Flybe, meanwhile, has faced near-disaster before, coming close to collapse in 2017 and 2018. There is little to suggest that this week’s rescue deal could stave off disaster again in years to come.

It is Flybe’s regional connections between small city pairs that are of value to the government, and such connections will help deliver on the Prime Minister’s pledge to improve regional connectivity. Flights from Exeter to Newcastle, for example, start at £46.33 and take only 75 minutes. Taking the train would take five and a half hours, and driving would take seven. Flying is also greener than driving, producing around 0.16kg of carbon dioxide per passenger per kilometre on a typical regional flight, while the average car will produce around 0.25kb per person per kilometre. By reducing the number of cars on the roads, regional flights also lessen emissions from traffic jams.

With this in mind, it has been suggested that the government should remove Air Passenger Duty on domestic flights entirely, which would doubtless benefit Flybe and its competitors – but APD is now such an important source of income for the government that they would likely have to make up the difference by increasing tax in international flights. Making it more expensive to visit the UK in the immediate aftermath of Brexit is not necessarily the right approach either.

The airline also faces a conundrum at Heathrow Airport, which could be – but isn’t quite – an integral part of its network. Flybe’s small planes are perfectly equipped to link Heathrow to small regional destinations such as Exeter, Durham, Cardiff and Liverpool, connecting them to countless international routes from the airport recently ranked as the best-connected in the world.
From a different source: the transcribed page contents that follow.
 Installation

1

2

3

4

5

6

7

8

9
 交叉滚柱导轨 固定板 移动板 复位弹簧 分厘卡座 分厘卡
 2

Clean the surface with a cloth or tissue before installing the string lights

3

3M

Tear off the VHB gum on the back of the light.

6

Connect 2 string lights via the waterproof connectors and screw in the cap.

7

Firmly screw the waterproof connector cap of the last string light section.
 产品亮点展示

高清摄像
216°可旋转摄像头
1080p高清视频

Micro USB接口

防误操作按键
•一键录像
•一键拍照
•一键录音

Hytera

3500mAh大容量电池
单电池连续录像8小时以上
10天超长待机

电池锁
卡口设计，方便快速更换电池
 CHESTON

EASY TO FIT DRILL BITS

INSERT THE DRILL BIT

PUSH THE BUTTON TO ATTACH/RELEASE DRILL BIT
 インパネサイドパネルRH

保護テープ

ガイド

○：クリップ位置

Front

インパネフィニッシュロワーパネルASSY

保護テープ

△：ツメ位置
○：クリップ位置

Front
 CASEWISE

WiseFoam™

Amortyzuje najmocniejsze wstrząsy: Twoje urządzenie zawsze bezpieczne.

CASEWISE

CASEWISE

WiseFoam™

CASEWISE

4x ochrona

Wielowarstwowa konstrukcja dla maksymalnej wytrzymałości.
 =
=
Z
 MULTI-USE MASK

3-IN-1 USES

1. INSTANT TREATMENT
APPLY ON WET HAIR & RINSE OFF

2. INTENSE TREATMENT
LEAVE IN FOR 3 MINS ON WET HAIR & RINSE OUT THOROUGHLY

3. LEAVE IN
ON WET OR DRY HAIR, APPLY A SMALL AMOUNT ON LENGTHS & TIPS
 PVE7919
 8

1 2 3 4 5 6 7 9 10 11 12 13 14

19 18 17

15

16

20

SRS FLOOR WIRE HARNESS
At present, slots at Heathrow are enormously expensive and short in demand, and Flybe simply cannot take on enough slots to even begin to reach its potential. Mr Grant says this will likely remain the case until a third runway is opened. Until then, Flybe reaches just four destinations from Heathrow, of which two compete directly with other, larger airlines. “Abandoning them entirely would provide a cash injection,” said Mr Grant, “but would in turn leave them even further exposed to regional flying and ultimately not be helpful at this stage.”

A proper solution to Flybe’s Heathrow dilemma is at least a decade away, and until then Flybe is likely to keep struggling with a mix of seasonal, low-demand routes and more stable ones on which it finds itself undercut by larger airlines. Flybe’s services are enormously valued by the relatively small number of people who rely on them, but a long history of failure in this field means that the airline’s eventual fate could be inevitable.